The Alliance for Progress defined a construction pattern for these housing projects, and the same concept in Rio de Janeiro also took place in Natal. According to Leandro Benmergui, in Rio’s case ‘the blueprints of individual dwellings already prescribed the layout for future additions as a way to control improvisation, a characteristic of spontaneous construction in the favelas’ (Benmergui, 2009). Guanabara Housing Programme conceived Vila Kennedy as an ideal community open to reforms and changes according to different needs of different residents’ lives, in other words, a modernism different from the rigid vision of modernist Brasília (Benmergui, 2009). This flexible characteristic of the affordable housing complexes in Rio was the basis of Cidade da Esperança in Natal: the Fundação Casa Popular and the BNH built two-bedroom houses in a scheme that allowed the construction of another bedroom by the owner (A Tribuna do Norte, 15 July 1964). In this sense, affordable housing developed by Aluízio in Natal and by Carlos Lacerda in Rio emerged as a pillar in the structure of the Alliance for Progress. As a product of the Cold War context, the economic agreement landed in Latin America to promote a liberal citizenship through homeownership in opposition to communism.
════════
- WORK TO DO -
1. State whether each statement below agrees with the excerpt on Alliance for Progress housing, answering yes or no and quoting the deciding words of that excerpt: (a) In Natal, the Fundação Casa Popular and the BNH built two-bedroom houses to which owners could add a bedroom; (b) Vila Kennedy was conceived according to the rigid vision of modernist Brasília; (c) the economic agreement promoted citizenship through homeownership in support of communism.
2. Continue the excerpt on Alliance for Progress housing, beginning after its final sentence.

(Collected data)
════════
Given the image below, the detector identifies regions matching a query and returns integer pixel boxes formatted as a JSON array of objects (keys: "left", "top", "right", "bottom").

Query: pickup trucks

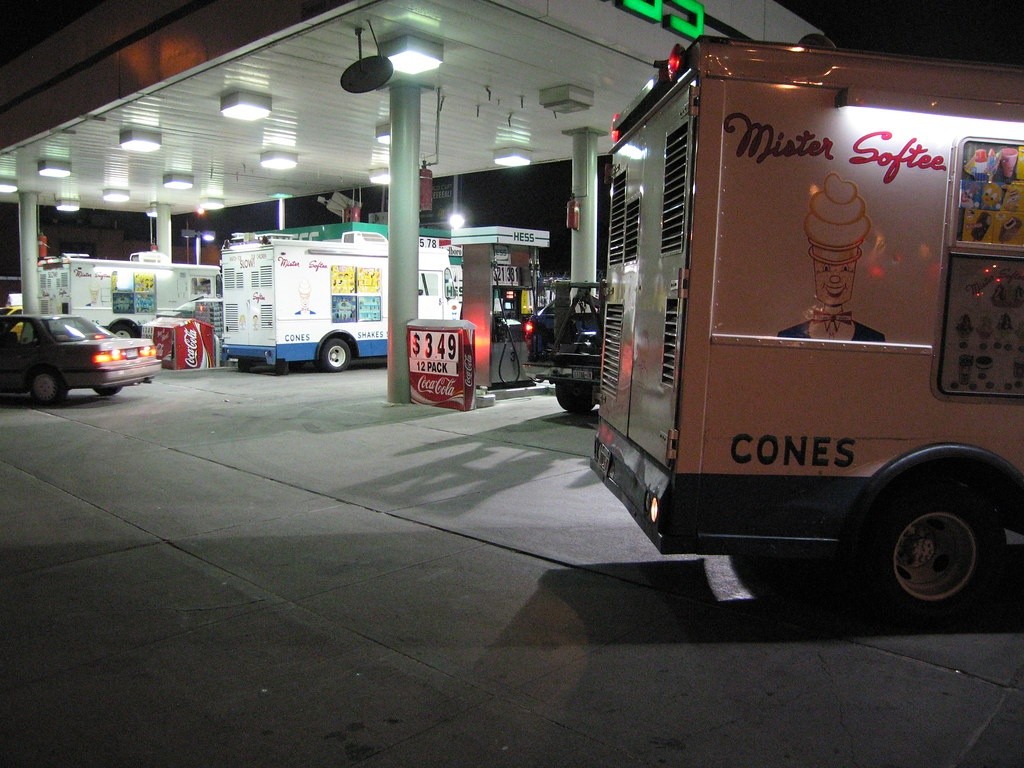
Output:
[{"left": 524, "top": 296, "right": 603, "bottom": 416}]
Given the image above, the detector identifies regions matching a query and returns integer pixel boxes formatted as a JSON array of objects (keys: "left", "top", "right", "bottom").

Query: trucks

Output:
[
  {"left": 220, "top": 230, "right": 462, "bottom": 373},
  {"left": 38, "top": 250, "right": 223, "bottom": 340},
  {"left": 589, "top": 34, "right": 1024, "bottom": 640}
]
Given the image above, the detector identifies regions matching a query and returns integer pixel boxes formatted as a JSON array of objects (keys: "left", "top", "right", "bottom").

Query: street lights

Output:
[{"left": 181, "top": 228, "right": 216, "bottom": 265}]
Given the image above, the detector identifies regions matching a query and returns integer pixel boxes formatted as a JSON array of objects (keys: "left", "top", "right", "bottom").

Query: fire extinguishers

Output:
[
  {"left": 566, "top": 192, "right": 580, "bottom": 230},
  {"left": 351, "top": 203, "right": 360, "bottom": 222},
  {"left": 150, "top": 238, "right": 158, "bottom": 252},
  {"left": 420, "top": 160, "right": 433, "bottom": 212},
  {"left": 344, "top": 204, "right": 352, "bottom": 222},
  {"left": 38, "top": 232, "right": 50, "bottom": 257}
]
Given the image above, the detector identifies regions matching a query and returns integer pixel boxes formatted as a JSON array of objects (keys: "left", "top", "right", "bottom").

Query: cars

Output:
[
  {"left": 0, "top": 304, "right": 24, "bottom": 341},
  {"left": 0, "top": 314, "right": 162, "bottom": 408}
]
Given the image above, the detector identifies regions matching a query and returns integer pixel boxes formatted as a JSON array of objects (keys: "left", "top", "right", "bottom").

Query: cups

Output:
[
  {"left": 957, "top": 354, "right": 993, "bottom": 390},
  {"left": 1000, "top": 147, "right": 1018, "bottom": 178}
]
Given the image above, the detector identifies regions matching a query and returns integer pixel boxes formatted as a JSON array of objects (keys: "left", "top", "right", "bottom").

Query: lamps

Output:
[
  {"left": 370, "top": 167, "right": 391, "bottom": 184},
  {"left": 201, "top": 197, "right": 226, "bottom": 210},
  {"left": 103, "top": 189, "right": 130, "bottom": 202},
  {"left": 119, "top": 129, "right": 162, "bottom": 151},
  {"left": 376, "top": 33, "right": 443, "bottom": 75},
  {"left": 37, "top": 160, "right": 72, "bottom": 177},
  {"left": 219, "top": 91, "right": 272, "bottom": 121},
  {"left": 0, "top": 180, "right": 17, "bottom": 192},
  {"left": 56, "top": 201, "right": 80, "bottom": 211},
  {"left": 266, "top": 186, "right": 295, "bottom": 199},
  {"left": 163, "top": 173, "right": 193, "bottom": 189},
  {"left": 261, "top": 149, "right": 297, "bottom": 170},
  {"left": 376, "top": 123, "right": 391, "bottom": 144},
  {"left": 494, "top": 149, "right": 532, "bottom": 166},
  {"left": 539, "top": 85, "right": 595, "bottom": 114}
]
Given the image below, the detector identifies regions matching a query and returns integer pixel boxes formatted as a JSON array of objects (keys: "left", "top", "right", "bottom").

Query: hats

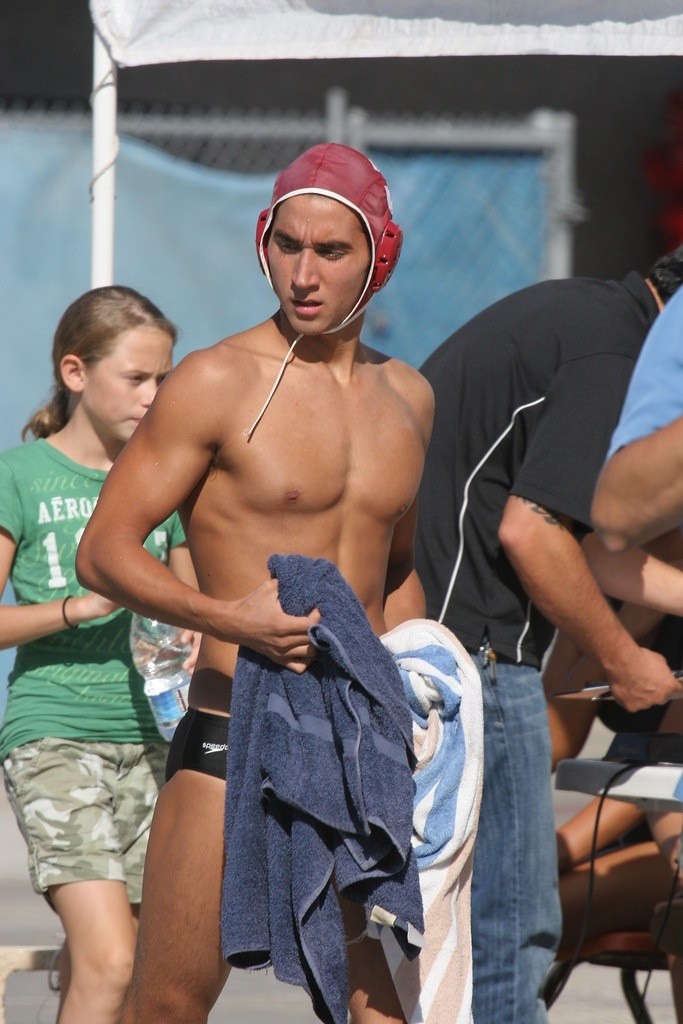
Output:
[{"left": 254, "top": 138, "right": 404, "bottom": 334}]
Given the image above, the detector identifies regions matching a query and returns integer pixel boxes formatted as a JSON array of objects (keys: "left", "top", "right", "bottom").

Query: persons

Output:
[
  {"left": 75, "top": 145, "right": 436, "bottom": 1024},
  {"left": 0, "top": 285, "right": 204, "bottom": 1024},
  {"left": 415, "top": 249, "right": 683, "bottom": 1024}
]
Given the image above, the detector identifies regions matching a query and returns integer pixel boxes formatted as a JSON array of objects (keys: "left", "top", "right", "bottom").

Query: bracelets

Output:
[{"left": 62, "top": 595, "right": 79, "bottom": 630}]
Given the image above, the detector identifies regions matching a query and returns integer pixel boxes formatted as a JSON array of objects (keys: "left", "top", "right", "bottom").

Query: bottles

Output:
[{"left": 129, "top": 611, "right": 193, "bottom": 742}]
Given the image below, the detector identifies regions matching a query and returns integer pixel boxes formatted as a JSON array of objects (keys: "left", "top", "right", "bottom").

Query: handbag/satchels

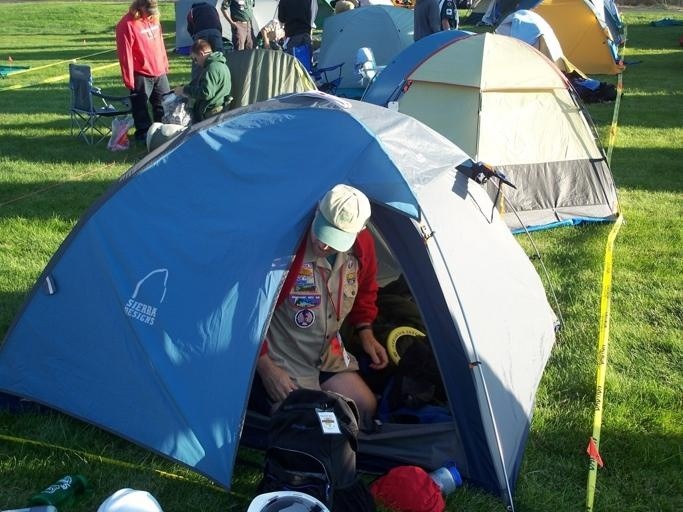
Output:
[{"left": 565, "top": 69, "right": 616, "bottom": 101}]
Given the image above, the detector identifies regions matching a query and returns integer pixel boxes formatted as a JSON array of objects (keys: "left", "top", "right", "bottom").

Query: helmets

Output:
[
  {"left": 96, "top": 487, "right": 163, "bottom": 512},
  {"left": 247, "top": 491, "right": 328, "bottom": 511}
]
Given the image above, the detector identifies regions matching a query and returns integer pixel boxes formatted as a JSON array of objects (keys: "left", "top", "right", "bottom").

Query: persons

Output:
[
  {"left": 172, "top": 38, "right": 232, "bottom": 126},
  {"left": 257, "top": 183, "right": 388, "bottom": 422},
  {"left": 278, "top": 1, "right": 312, "bottom": 51},
  {"left": 414, "top": 0, "right": 466, "bottom": 42},
  {"left": 187, "top": 3, "right": 222, "bottom": 55},
  {"left": 334, "top": 2, "right": 355, "bottom": 14},
  {"left": 257, "top": 20, "right": 284, "bottom": 50},
  {"left": 117, "top": 1, "right": 169, "bottom": 142},
  {"left": 220, "top": 1, "right": 255, "bottom": 51}
]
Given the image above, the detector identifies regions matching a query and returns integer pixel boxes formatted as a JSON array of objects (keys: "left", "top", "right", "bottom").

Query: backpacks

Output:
[{"left": 258, "top": 390, "right": 376, "bottom": 512}]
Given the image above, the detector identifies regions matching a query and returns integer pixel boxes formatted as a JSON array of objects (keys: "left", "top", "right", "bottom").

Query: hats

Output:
[
  {"left": 311, "top": 183, "right": 371, "bottom": 252},
  {"left": 139, "top": 0, "right": 159, "bottom": 15}
]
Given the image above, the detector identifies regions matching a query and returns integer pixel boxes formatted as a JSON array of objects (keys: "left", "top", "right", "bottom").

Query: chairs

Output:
[
  {"left": 287, "top": 30, "right": 345, "bottom": 96},
  {"left": 68, "top": 63, "right": 133, "bottom": 147}
]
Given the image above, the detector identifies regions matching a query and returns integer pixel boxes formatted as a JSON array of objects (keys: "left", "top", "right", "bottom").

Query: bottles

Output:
[
  {"left": 28, "top": 475, "right": 88, "bottom": 508},
  {"left": 429, "top": 467, "right": 463, "bottom": 495}
]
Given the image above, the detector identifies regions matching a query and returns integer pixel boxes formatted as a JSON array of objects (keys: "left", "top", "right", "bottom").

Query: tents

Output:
[
  {"left": 363, "top": 28, "right": 476, "bottom": 105},
  {"left": 0, "top": 93, "right": 562, "bottom": 505},
  {"left": 496, "top": 10, "right": 593, "bottom": 93},
  {"left": 224, "top": 49, "right": 318, "bottom": 108},
  {"left": 175, "top": 1, "right": 288, "bottom": 50},
  {"left": 520, "top": 0, "right": 625, "bottom": 76},
  {"left": 319, "top": 5, "right": 420, "bottom": 95},
  {"left": 387, "top": 32, "right": 620, "bottom": 232}
]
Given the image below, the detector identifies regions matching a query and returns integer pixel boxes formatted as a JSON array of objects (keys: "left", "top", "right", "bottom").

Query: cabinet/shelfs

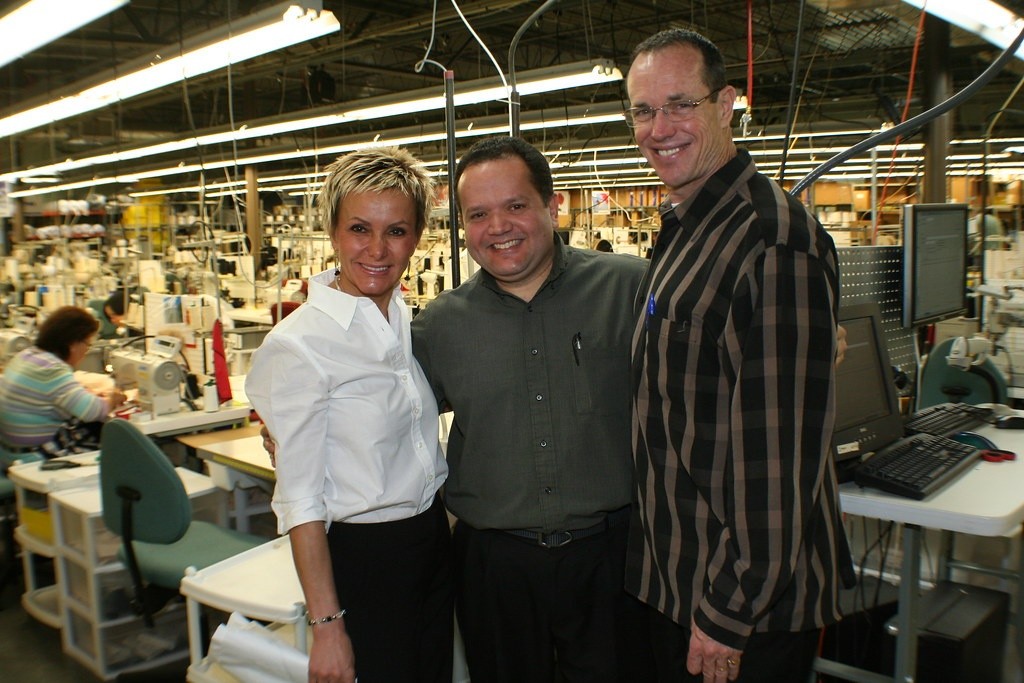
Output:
[
  {"left": 179, "top": 534, "right": 315, "bottom": 683},
  {"left": 8, "top": 449, "right": 101, "bottom": 628},
  {"left": 48, "top": 466, "right": 228, "bottom": 681}
]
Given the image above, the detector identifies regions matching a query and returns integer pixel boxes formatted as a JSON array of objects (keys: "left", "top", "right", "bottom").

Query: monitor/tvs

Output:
[
  {"left": 832, "top": 302, "right": 905, "bottom": 483},
  {"left": 901, "top": 203, "right": 968, "bottom": 329}
]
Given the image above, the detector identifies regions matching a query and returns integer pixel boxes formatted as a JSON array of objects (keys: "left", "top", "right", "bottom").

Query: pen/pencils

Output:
[
  {"left": 644, "top": 293, "right": 655, "bottom": 331},
  {"left": 571, "top": 332, "right": 581, "bottom": 367}
]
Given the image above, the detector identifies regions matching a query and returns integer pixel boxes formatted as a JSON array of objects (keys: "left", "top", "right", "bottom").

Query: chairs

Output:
[{"left": 99, "top": 419, "right": 275, "bottom": 658}]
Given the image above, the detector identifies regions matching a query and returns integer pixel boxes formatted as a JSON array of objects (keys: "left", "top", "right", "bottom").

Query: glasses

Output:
[{"left": 622, "top": 88, "right": 723, "bottom": 128}]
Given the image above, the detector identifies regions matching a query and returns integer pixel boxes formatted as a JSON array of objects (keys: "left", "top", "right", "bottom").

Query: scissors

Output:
[{"left": 981, "top": 448, "right": 1016, "bottom": 463}]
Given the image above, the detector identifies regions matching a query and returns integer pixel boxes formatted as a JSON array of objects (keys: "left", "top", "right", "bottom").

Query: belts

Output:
[{"left": 502, "top": 507, "right": 632, "bottom": 547}]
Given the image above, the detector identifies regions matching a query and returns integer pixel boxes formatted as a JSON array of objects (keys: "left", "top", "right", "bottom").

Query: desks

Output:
[
  {"left": 175, "top": 424, "right": 274, "bottom": 535},
  {"left": 813, "top": 409, "right": 1023, "bottom": 683}
]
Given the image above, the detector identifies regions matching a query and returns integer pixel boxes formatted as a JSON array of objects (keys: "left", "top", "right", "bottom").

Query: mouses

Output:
[
  {"left": 996, "top": 415, "right": 1024, "bottom": 430},
  {"left": 948, "top": 431, "right": 998, "bottom": 451}
]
════════
- RESULTS FOR THE EXERCISE -
1.
(a) Yes: "the Fundação Casa Popular and the BNH built two-bedroom houses in a scheme that allowed the construction of another bedroom by the owner"
(b) No: "a modernism different from the rigid vision of modernist Brasília"
(c) No: "to promote a liberal citizenship through homeownership in opposition to communism"

2.
Another influence of Aluízio’s politics was Brazilian President Juscelino Kubitschek’s way of combining politics and urban planning as a main electoral campaign promise in the late-1950s. Kubitschek’s 1955 presidential campaign and his building of Brasília directly influenced Aluízio Alves to build Cidade da Esperança to win the Rio Grande do Norte state elections of 1961. Unlike Getúlio Vargas, who focused mainly on state and national private funding, Kubitschek promised an economic national development scheme in alliance with foreign private capital. His speeches during the campaign promised the acceleration of Brazilian development towards this imagined world of modernity with his Targets Plan. His politics incorporated two approaches that could be seen as conflicting: on the one hand, the capacity to deal with the traditional political system based on patronage, and on the other, bringing a new sense of hope for Brazil’s development with an economic programme of modernisation that had to overcome state bureaucracy (Maram, 1990).
Kubitschek’s programme signified the feeling of hope that represented the political zeitgeist used by institutional politicians to captivate hearts and minds (Benevides, 1991). Brasília’s unofficial and official anthems, written by Capitão Furtado, claimed that the city was the capital of hope.13 The spirit of Brasília as a cidade da esperança was shown in the documentary Brasilia: City of Hope by Robert W. Schofield and Leona Carney produced by Tangent Films and funded by the Standard Oil Company.14 Analogous to Kubitschek, Alves emerged as the candidate of hope, the one who campaigned for the integration of the north-east in the national economy and to show the importance of the region, or at least of Rio Grande do Norte in Brazil.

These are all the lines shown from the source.